EXERCISE DIRECTIONS: Rewrite the lines below, changing every "billboard" to "signboard" and leaving everything else unchanged.

MATERIAL PROVIDED:
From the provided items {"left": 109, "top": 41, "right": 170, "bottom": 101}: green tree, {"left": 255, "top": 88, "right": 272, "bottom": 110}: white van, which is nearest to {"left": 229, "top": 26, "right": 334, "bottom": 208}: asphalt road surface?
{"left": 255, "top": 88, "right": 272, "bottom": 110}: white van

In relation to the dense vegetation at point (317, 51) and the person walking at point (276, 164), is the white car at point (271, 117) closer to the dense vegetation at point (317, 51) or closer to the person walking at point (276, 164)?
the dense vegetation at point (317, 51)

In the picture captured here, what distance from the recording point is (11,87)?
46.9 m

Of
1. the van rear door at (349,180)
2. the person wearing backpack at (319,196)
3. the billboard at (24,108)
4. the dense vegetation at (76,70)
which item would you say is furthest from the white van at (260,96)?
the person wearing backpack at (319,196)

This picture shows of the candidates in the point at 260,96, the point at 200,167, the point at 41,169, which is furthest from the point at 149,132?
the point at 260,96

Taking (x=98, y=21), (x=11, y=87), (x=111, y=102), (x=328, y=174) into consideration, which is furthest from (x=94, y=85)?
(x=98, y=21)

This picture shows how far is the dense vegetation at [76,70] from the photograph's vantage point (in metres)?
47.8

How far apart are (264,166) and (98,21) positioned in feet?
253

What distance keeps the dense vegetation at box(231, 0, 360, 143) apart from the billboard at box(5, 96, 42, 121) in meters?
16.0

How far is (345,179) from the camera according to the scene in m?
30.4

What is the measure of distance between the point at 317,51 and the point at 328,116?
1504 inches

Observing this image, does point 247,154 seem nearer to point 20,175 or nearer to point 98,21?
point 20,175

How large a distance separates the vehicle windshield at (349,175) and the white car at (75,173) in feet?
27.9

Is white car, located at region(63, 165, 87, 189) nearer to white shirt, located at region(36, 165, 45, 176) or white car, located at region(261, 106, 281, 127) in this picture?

ANSWER TO THE EXERCISE:
From the provided items {"left": 109, "top": 41, "right": 170, "bottom": 101}: green tree, {"left": 255, "top": 88, "right": 272, "bottom": 110}: white van, which is nearest to {"left": 229, "top": 26, "right": 334, "bottom": 208}: asphalt road surface?
{"left": 255, "top": 88, "right": 272, "bottom": 110}: white van

In relation to the dense vegetation at point (317, 51) and the person walking at point (276, 164), is the white car at point (271, 117) closer to the dense vegetation at point (317, 51) or closer to the person walking at point (276, 164)?
the dense vegetation at point (317, 51)

In the picture captured here, what distance from the recording point is (11,87)?
46.9 m

Of
1. the van rear door at (349,180)
2. the person wearing backpack at (319,196)
3. the signboard at (24,108)
4. the dense vegetation at (76,70)
which item would you say is furthest from the white van at (260,96)?
the person wearing backpack at (319,196)

This picture shows of the candidates in the point at 260,96, the point at 200,167, the point at 41,169, which is furthest from the point at 149,132?
the point at 260,96

Taking (x=98, y=21), (x=11, y=87), (x=111, y=102), (x=328, y=174) into consideration, which is furthest from (x=94, y=85)?
(x=98, y=21)

This picture shows how far is the dense vegetation at [76,70] from the photograph's vantage point (in metres)?
47.8

How far apart are (264,166) and (98,21) positioned in feet?
253

What distance keeps the dense vegetation at box(231, 0, 360, 143) apart from the signboard at box(5, 96, 42, 121) in meters?
16.0

How far is (345,179) from the camera according to the scene in m?
30.4

What is the measure of distance between the point at 317,51 and the point at 328,116?
1504 inches

Observing this image, does point 247,154 seem nearer to point 20,175 or nearer to point 98,21?
point 20,175

How large a distance separates the vehicle windshield at (349,175) and the white car at (75,173) in feet?
27.9

Is white car, located at region(63, 165, 87, 189) nearer to white shirt, located at region(36, 165, 45, 176) or white car, located at region(261, 106, 281, 127) in this picture?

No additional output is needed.